Quando o poder explosivo (dynamis) do Evangelho atinge aqueles de manifestam discípulo (talmidim) de Cristo este produz uma transformação profunda e radical, configurando toda sua subjetividade. Com isso estou afirmando que o Evangelho altera positivamente a forma de pensar (cognição), de sentir (páthos) e consequentemente suas ações e reações (intersubjetividade).

 

1.    Mudança na estrutura do pensar

 

Vamos entender o primeiro impacto do Evangelho em nossa subjetividade que se dá no âmbito da dinâmica do pensamento ou cognitiva. Quero dizer que a luz trans-formadora do Evangelho irradia no nosso pensamento produzindo uma nova percepção (janela hermenêutica).

Desse modo, o discípulo começa a pensar as categorias do viver, das relações, notadamente com Cristo, de uma forma absolutamente trans-cedente, redimida fornecidas pelos poderes da ressurreição de Cristo, na qual fomos feitos partícipes pela atuação do Espírito Santo: 1 Portanto, se vocês foram ressuscitados juntamente com Cristo, busquem as coisas lá do alto, onde Cristo vive, assentado à direita de Deus. 2 Pensem nas coisas lá do alto, e não nas que são aqui da terra. 3 Porque vocês morreram, e a vida de vocês está oculta juntamente com Cristo, em Deus (Cl 3.1-3).

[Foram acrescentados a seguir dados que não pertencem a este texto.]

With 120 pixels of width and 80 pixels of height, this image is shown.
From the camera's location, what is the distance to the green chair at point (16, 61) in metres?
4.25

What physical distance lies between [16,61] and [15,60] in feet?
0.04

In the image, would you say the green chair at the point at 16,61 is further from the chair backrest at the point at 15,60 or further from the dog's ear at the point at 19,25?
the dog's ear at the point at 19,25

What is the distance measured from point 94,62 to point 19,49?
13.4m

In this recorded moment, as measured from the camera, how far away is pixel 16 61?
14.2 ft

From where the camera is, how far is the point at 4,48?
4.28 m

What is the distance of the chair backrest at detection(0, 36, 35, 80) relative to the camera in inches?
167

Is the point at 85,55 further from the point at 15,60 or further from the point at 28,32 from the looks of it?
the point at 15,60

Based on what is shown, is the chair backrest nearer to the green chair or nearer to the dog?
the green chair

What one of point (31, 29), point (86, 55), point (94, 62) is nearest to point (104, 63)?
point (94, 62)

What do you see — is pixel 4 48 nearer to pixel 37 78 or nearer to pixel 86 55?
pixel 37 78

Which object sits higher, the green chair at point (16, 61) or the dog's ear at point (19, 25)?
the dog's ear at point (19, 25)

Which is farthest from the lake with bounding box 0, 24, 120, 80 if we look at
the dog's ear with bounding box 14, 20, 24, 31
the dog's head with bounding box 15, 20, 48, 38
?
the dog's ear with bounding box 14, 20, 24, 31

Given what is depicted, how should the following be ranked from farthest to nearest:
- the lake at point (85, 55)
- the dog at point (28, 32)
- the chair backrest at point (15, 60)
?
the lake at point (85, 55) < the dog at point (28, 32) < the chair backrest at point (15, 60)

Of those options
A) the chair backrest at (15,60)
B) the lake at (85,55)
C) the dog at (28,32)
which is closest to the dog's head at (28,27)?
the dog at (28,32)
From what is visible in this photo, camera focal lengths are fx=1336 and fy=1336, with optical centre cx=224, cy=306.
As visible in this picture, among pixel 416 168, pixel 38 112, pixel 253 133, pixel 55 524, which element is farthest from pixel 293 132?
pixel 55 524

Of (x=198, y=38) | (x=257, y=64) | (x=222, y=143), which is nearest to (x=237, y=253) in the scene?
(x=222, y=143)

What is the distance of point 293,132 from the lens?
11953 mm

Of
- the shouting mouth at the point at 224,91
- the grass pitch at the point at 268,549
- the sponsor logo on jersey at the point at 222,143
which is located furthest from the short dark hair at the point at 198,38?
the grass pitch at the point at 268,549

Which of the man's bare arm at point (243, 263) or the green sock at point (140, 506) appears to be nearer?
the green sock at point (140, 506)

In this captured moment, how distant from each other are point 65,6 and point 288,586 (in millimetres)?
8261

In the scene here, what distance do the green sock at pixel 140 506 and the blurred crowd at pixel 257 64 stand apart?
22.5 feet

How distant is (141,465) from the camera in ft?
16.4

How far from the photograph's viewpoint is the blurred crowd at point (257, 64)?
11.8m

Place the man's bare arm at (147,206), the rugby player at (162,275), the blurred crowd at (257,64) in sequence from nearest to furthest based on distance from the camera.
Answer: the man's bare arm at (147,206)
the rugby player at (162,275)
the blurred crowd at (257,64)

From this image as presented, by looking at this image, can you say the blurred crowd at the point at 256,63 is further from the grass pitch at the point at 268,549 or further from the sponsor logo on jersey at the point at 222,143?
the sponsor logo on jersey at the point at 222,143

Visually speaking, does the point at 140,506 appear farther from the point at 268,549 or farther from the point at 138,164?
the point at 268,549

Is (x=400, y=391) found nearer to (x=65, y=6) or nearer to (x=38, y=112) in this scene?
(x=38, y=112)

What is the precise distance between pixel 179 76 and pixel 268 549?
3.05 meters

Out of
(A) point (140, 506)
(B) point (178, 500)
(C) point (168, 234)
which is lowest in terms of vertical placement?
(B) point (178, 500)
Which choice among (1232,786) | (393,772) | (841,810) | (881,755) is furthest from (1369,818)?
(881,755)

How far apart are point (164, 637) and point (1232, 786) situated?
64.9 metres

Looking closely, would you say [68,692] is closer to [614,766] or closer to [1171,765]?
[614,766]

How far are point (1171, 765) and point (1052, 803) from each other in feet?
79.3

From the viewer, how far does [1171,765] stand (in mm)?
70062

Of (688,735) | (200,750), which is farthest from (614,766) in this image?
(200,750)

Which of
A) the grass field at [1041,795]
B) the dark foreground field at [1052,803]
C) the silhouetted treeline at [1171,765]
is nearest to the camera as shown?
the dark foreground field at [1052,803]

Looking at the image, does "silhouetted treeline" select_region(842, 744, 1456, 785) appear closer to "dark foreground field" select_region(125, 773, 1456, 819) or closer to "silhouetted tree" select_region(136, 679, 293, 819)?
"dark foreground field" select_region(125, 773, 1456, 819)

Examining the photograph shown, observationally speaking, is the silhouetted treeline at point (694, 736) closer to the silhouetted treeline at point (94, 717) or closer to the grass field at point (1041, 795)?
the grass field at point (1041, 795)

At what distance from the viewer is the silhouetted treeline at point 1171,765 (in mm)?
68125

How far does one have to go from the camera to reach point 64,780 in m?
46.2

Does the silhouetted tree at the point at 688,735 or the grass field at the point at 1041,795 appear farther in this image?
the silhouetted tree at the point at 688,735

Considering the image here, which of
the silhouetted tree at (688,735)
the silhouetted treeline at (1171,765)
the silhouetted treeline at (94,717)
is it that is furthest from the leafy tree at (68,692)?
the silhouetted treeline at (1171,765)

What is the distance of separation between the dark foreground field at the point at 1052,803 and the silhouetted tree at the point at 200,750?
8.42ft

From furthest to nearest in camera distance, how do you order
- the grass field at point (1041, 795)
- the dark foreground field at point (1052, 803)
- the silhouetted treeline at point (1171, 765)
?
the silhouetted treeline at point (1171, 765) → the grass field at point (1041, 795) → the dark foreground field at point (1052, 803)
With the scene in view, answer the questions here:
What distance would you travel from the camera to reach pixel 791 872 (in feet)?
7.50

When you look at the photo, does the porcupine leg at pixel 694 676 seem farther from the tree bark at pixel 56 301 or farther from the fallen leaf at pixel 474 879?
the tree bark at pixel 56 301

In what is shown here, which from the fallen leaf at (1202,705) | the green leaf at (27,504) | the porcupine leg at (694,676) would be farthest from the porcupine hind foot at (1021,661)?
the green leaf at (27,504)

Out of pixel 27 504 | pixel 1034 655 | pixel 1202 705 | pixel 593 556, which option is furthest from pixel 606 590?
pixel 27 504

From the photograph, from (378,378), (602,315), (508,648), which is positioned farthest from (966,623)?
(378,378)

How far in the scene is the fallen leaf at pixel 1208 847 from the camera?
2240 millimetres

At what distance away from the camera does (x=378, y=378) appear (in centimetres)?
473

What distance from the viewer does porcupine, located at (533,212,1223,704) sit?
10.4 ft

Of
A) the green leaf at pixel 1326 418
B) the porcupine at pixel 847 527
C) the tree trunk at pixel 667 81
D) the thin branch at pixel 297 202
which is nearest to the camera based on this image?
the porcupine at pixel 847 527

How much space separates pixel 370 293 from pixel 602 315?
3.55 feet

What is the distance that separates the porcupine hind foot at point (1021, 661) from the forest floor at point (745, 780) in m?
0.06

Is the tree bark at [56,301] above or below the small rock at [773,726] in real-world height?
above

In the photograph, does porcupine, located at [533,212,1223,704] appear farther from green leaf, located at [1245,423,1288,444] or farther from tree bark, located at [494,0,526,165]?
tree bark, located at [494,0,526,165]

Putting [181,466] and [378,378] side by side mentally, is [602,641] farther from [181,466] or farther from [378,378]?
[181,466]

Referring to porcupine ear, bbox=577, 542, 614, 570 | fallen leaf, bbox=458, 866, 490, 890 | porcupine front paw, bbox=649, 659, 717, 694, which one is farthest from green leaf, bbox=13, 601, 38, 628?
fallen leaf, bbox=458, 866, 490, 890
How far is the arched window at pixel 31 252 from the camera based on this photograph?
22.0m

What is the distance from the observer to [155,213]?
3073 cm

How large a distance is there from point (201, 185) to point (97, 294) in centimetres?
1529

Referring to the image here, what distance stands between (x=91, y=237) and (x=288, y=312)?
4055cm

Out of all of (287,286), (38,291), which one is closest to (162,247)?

Dessa forma, essa alteração cognitiva, essa forma de pensar e entender os valores do Reino de Deus; isto é, essa cosmovisão redimida está correlacionada intimamente a revolução holística da nova aliança prega e possibilitada pela atuação mediadora e messiânica de Jesus e fora predita no Antigo Testamento no ministério dos navis: 31 “Está chegando o dia”, diz o SENHOR, “em que farei uma nova aliança com o povo de Israel e de Judá. 32Não será como a aliança que fiz com seus antepassados, quando os tomei pela mão e os tirei da terra do Egito. Embora eu os amasse como o marido ama a esposa, eles quebraram a aliança”, diz o SENHOR. 33“E esta é a nova aliança que farei com o povo de Israel depois daqueles dias”, diz o SENHOR. “Porei minhas leis em sua mente e as escreverei em seu coração. Serei o seu Deus, e eles serão o meu povo. 34E não será necessário ensinarem a seus vizinhos e parentes, dizendo: ‘Você precisa conhecer o SENHOR’. Pois todos, desde o mais humilde até o mais importante, me conhecerão”, diz o SENHOR. “E eu perdoarei sua maldade e nunca mais me lembrarei de seus pecados.” (Jr 31.31-34). Essa grande revelação da profunda ingerência dos valores e princípios dessa nova aliança é comentado por Tremper Longman III: A ideia da Lei impressa na mente e no coração não é nova. Era o ideal da antiga aliança que se realizou parcialmente nos homens e mulheres do antigo testamento (Longman III – 2003). Essa nova diretrizes cognitivas são bem ilustradas na busca ética do discípulo descrita por Paulo ao estabelecer os temas que deveriam saturar a atividade cognitiva deles: “8 Concluindo, caros irmãos, absolutamente tudo o que for verdadeiro, tudo o que for honesto, tudo o que for justo, tudo o que for puro, tudo o que for amável, tudo o que for de boa fama, se houver algo de excelente ou digno de louvor, nisso pensai.” (Fp 4.8). Aqui fica evidente que o Evangelho fornece uma superestrutura cognitiva, um novo discernimento e uma nova dinâmica de pensar, não mais condicionada pelas estruturas perversas e alienadas da natureza caída e suas demandas cognitivas, que o apóstolo vai designar de mente carnal, mas permeada dos princípios do novo ser em Cristo que nos habilita a pensar a partir das lentes da nova aliança, ou seja, com a mente de Cristo (1 Co 2.16).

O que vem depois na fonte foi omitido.